Het is september, herfstmaand en maand van de fruitoogst. In vroeger eeuwen was september ook de maand van de vogelvangst. De vogeltrek komt dan op gang en de eerste najaarstrekvinken of ‘Septembertjes’ verschijnen; de hoogste tijd dus om ‘op het vinkentouw te gaan zitten’, zoals de zittende man op deze maandprent uit ca 1700 van Casper Luyken.
Precies volgens de huidige betekenis van deze nog steeds gebruikte uitdrukking, zit die man, loerend door een gat in de schutting, ongeduldig en gespannen te wachten op het moment dat er voldoende vogels op de netten zijn neergestreken en hij deze kan dichtslaan door aan de daaraan verbonden touwen te trekken.
Vinkentouw en hofkapel
De staande man wordt volgens het eronder staande gedicht wijzer geacht. Hij luistert liever naar de ‘hofkapel van de lucht’, bestaande uit de zoete wijsjes van de mezen en het slaan van de nachtegaal, in plaats van deze vogels te vangen.
Tot ver in de negentiende eeuw was de vogelvangst een algemeen aanvaarde vorm van tijdverdrijf. In Nederland werd het pas in 1912 verboden. Vogels werden niet alleen gevangen om op te eten. Ook dienden ze wel als versiering op dameshoeden.

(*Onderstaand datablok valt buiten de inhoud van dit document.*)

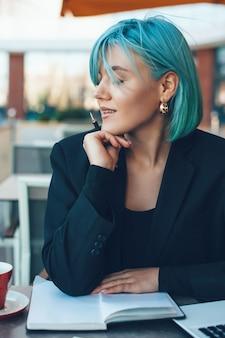 Affascinante donna dai capelli blu in posa in una caffetteria mentre scrive alcune idee su un taccuino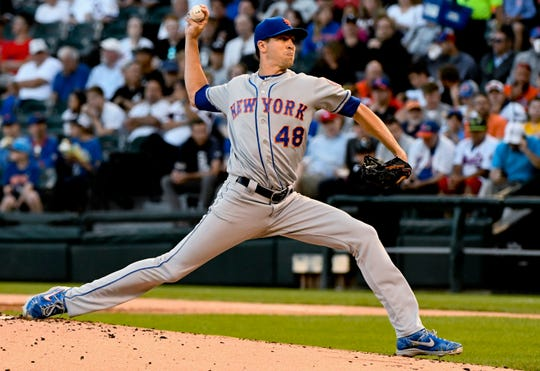 New York Mets starting pitcher Jacob deGrom delivers during the first inning of the team's game against the Chicago White Sox on Wednesday, July 31, 2019, in Chicago.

Blinde vink en schitteroogjes
Vinken werden meestal om hun mooie zang in een kooi gehouden. Daarbij werden zij vaak blind gemaakt, zodat ze dan – niet afgeleid door het zien van soortgenoten – nog mooier zouden zingen. Dit gruwelijke gebeuren bracht de kinderboekenschrijver W.G. van de Hulst ertoe om in 1911 het boekje ‘Om twee schitteroogjes’ te schrijven. Het loopt gelukkig nog net op tijd goed af voor het vinkje. Gaf het boekje misschien mede de doorslag voor het verbod?